In April, as part of a series on technology and privacy, The New York Timesran a shocking experiment: With just a few days of effort and $60 spent on Amazon’s commercially available face-recognition service, they were able to identify several pedestrians as they walked through a Midtown park, using park cameras and publicly available photos of New York residents. In May, Congress held the first of several planned hearings on face recognition. There was so much bipartisan agreement about the need for regulation, that legal surveillance specialist Jake Laperruque quipped that the “only conflict seemed to be who could express the most outrage about the technology.” And this month, San Francisco will begin banning its municipal departments from using face recognition technology, becoming the first U.S. city to do so. San Francisco City Supervisor, Aaron Peskin, highlighting the key reasons the city council voted for the ban, said the technology was “fundamentally invasive,” and that “none of us want to live in a police state.”
As the outcry suggests, face recognition technology is frightening for many people, and one might suppose that there is something wrong about it either ethically or legally.
A closer look, though, reveals something more complex. The first thing to note is that the technology doesn’t allow something fundamentally new. We have no objections with police officers being on stakeouts or working undercover to catch criminal suspects. As a society, we have also accepted the widespread use of surveillance cameras. (If we were ever uncomfortable with that, we didn’t react to them as strongly as with face recognition.) And of course, we’re also OK with law enforcement staff scanning hours of surveillance camera footage to track suspects from location to location. All that face recognition technology enables is more efficient scanning and tracking. It offers a quantitative change, not a qualitative one.

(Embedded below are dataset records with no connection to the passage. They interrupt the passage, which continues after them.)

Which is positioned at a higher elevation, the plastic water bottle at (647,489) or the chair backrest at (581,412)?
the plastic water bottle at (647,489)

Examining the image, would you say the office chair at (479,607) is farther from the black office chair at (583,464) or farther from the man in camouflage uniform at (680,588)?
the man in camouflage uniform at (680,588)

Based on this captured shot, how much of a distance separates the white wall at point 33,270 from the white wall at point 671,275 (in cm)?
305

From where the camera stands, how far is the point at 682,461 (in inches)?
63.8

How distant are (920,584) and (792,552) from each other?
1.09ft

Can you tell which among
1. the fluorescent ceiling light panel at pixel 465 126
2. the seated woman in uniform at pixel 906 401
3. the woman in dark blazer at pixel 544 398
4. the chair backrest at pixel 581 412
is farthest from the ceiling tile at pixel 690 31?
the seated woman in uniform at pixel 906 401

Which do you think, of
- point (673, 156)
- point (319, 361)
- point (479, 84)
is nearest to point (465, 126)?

To be sure, it’s a dramatic change in quantity. One officer would need at least a few hours to review a day’s worth of surveillance footage while focusing on only a handful of suspects. An automated system could conceivably match every person that appears in a database of millions of drivers’ license photos, across hundreds of cameras, all in real time. Such feats have helped identify a sexual assault suspect in Pennsylvania and a suspected criminal at a music concert attended by 60,000 people in China.
But assuming the right people were caught, these are positive uses of face recognition technology. What makes us uneasy about these technologies, nevertheless? Activism against face recognition tends to come from the civil rights community. In a superb summary of the issues, Georgetown’s Center on Privacy & Technology highlights problems with indiscriminate surveillance (as opposed to specific suspects in criminal investigations), gender and racial bias, possible misuse of the technology, and the potential to chill free speech. They warn of “a world where, once you set foot outside, the government can track your every move.”

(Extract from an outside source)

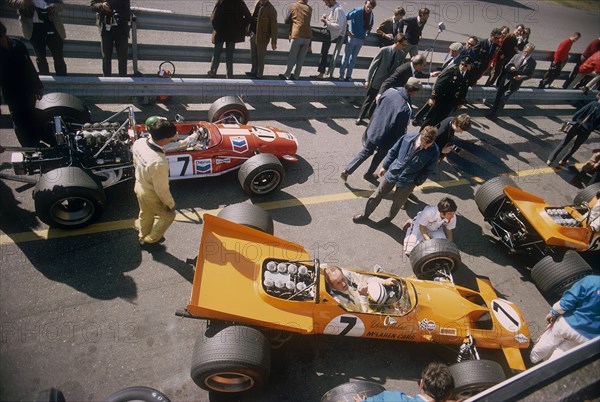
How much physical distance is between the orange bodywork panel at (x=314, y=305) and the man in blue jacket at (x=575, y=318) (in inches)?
12.3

Even here, though, it’s not clear that there is a line that face recognition crosses that hasn’t long been crossed. The mobile phones we carry track our location, and law enforcement accesses those records regularly (though it often requires a warrant). Scholars have observed digital technology amplifying inequality in education, public services, and foreign aid. Throughout history, protesters have worn masks to avoid identification, because speaking out in public is inherently risky, with or without face recognition technology.
So again, what makes face recognition technology more frightening than what already exists? I suspect there are at least three psychological reasons.
For most people, the idea that their whereabouts might be tracked by an unknown third party, even if it’s just a machine in a data center, is creepy. We don’t mind police officers walking their beats, but we’d certainly mind if one started following one of us around… even if we were certain we had done nothing wrong. In fact, most of us wouldn’t even want close friends or family members tracking us everywhere. So, it’s the following around that’s the problem, not simply having our location known. To be followed is to be stalked, and stalking is known to take an emotional toll.
Another factor is that, at least for those of us who live in urban or suburban contexts, we enjoy our anonymity. While some people romanticize small, close-knit communities, the prevailing global trend is a movement toward cities. Anonymity grants a certain kind of freedom, freedom from nosy neighbors or freedom from judgment, but face recognition revokes that freedom. It’s telling that the public debate so far is mostly about restricting government agencies’ use of face recognition, not private companies. Possibly, this is because the state has a role in holding us to account, while the private sector cares only about its business interests. The former judges and accuses; the latter just wants to sell us more stuff.
Finally, there might be something about face recognition being a visual technology. The sense of being watched can change our behavior. Being stared at is more discomforting than being eavesdropped on. Theorists critique the “male gaze,” but not obnoxious male listening. Possibly for related reasons, we may be more sensitive to visual invasions of privacy than to auditory ones. Our phone conversations are transparent to telephone operators, and to some extent to law enforcement, but as a society, our objections to those intrusions have been muted.
Personally, I believe that all surveillance technologies should be tightly regulated. Face recognition technology calls attention to a broader class of surveillance tools, so maybe its high creepiness factor is just the alarm bell we need to start a much-needed public dialogue.